Avoid Getting Stung: Pre-Contract Due Diligence on RPO Providers’ Financial Stability and Pricing Methodologies

August 13, 2009

As I’ve noted in previous blogs, RPO can lower the cost of recruitment by 24 percent on average and reduce time-to-hire by an average of 43 percent. Beauty! But what if your provider goes bust or eliminates its RPO offering due to lack of financial stability and you get caught mid-contract up the proverbial creek without a paddle?

Without naming names, at least a couple of providers have ceased delivering RPO services, primarily due to multiple large contracts based on pay-per-hire pricing schemas. This is a solid provider pricing strategy when business is booming and hundreds, even thousands, of positions are being hired for each client. But when recessionary times hit and hiring demand drops to a slow to null crawl, the provider is stuck holding the bag with fixed costs for technology and resources, which may force them out of the RPO business line. Granted, one of the benefits of outsourcing is to be able to scale up quickly as well as down to meet demand, but scale to zero, without being burned? My words to the wise buyer here are to carefully vet the financial stability and long-term commitment to delivering RPO services prior to signing a contract.

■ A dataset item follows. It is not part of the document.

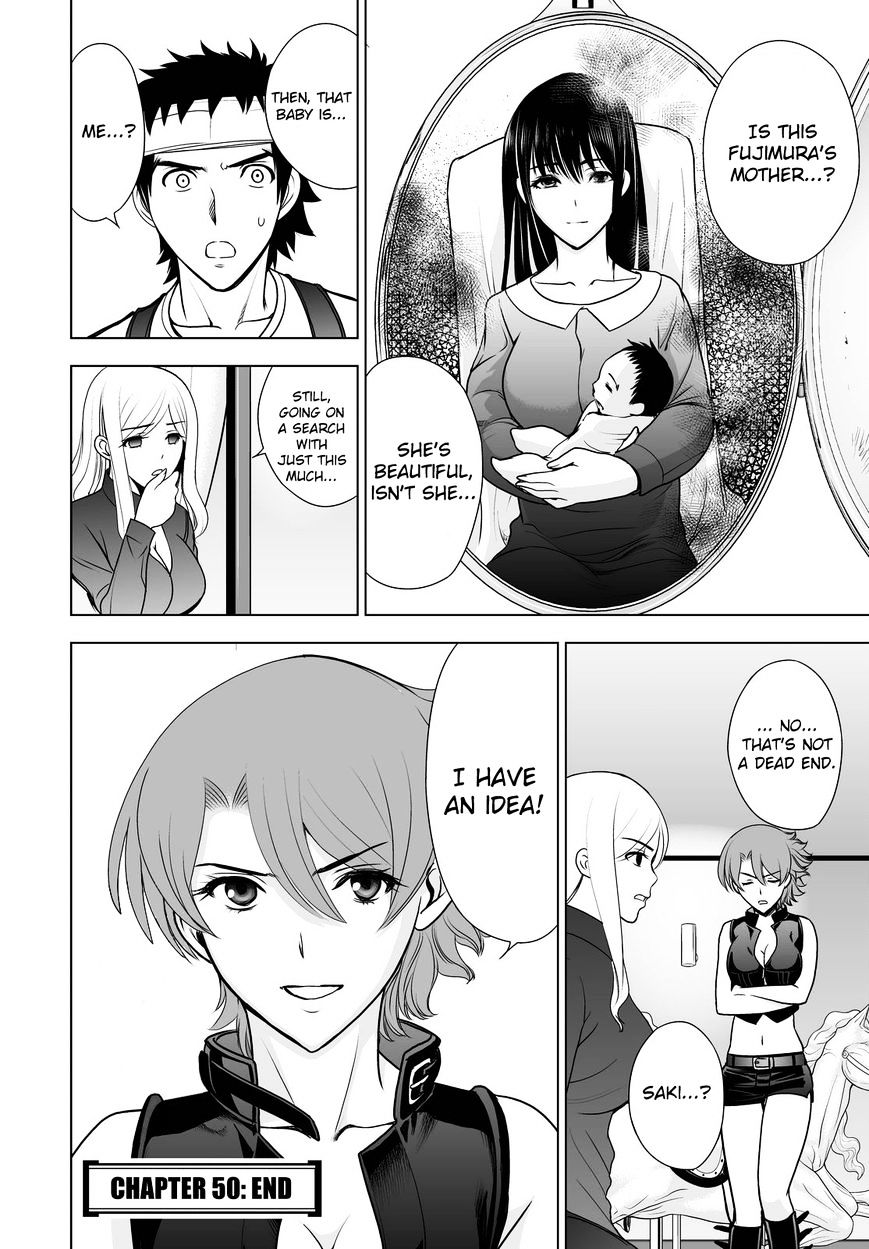 Read DEATHTOPIA chapter 50 image 19 on Lezhin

Which brings us to RPO pricing methodologies. Our 2009 “Targeting RPO” market analysis found that 84 percent are paid per hire, of which 72 percent have a monthly fixed cost, sometimes known as a program management fee. This 84 percent is broken down as follows:

•  64 percent are in conjunction with monthly program management fees

•  8 percent are 100 percent variable (only paid when there is a hire)

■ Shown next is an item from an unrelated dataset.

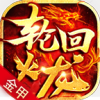 金甲轮回火龙 APK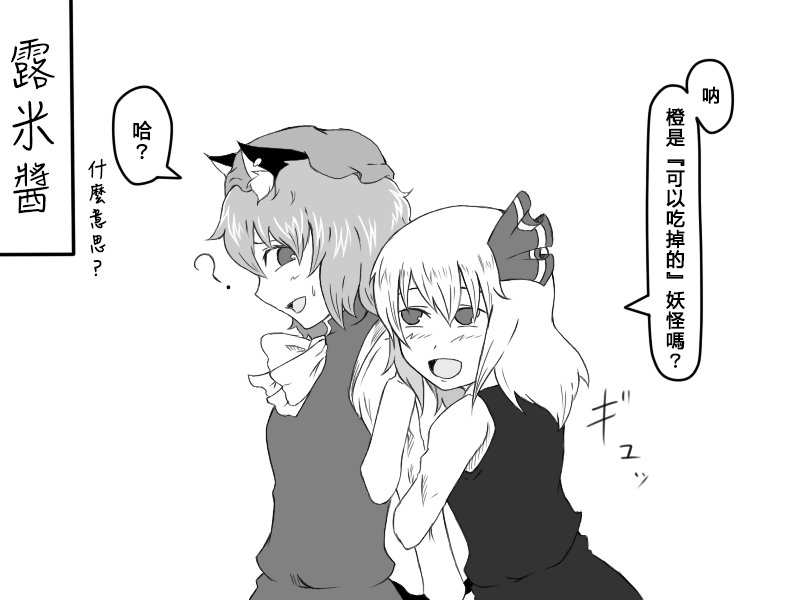 第68话 随笔合集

•  8 percent are in conjunction with the number of provider FTEs supporting the contract

•  4 percent are per hire only, but with a guaranteed minimum number of hires

Further, risk/reward is used by 56 percent of vendors for SLA performance (but only in approximately 25 percent of contracts as clients don’t want to pay when providers exceed targets), pricing by number of FTE support is a relatively new pricing method, and gain-sharing is not common, but could be a move to benefitting both sides when client costs are reduced below those anticipated in the contract.

But there are, of course, risks associated with any pricing model. Looking specifically at variable and fixed costs:

Variable – If the contract states 100 percent variable and volumes are low, or if demand drops too sharply, providers risk recovering fixed costs, e.g. technology investments, core team, etc., which could up-end their ability to continue providing RPO services

Fixed – If fixed costs are too high, clients risk paying too much for low volumes or if demand drops steeply

We’re beginning to see an emerging trend whereby both clients and providers agree to a more variable cost structure. But to reduce risk, providers should gain some assurance of a minimum level of volumes clients are willing to pay for, or a minimal level of dedicated FTE support the client requires. And buyers can mitigate risk by committing to some minimum volume of hires or some minimum fixed level of support, with lower cost-per-hire fees, and still reduce costs from what they could internally provide.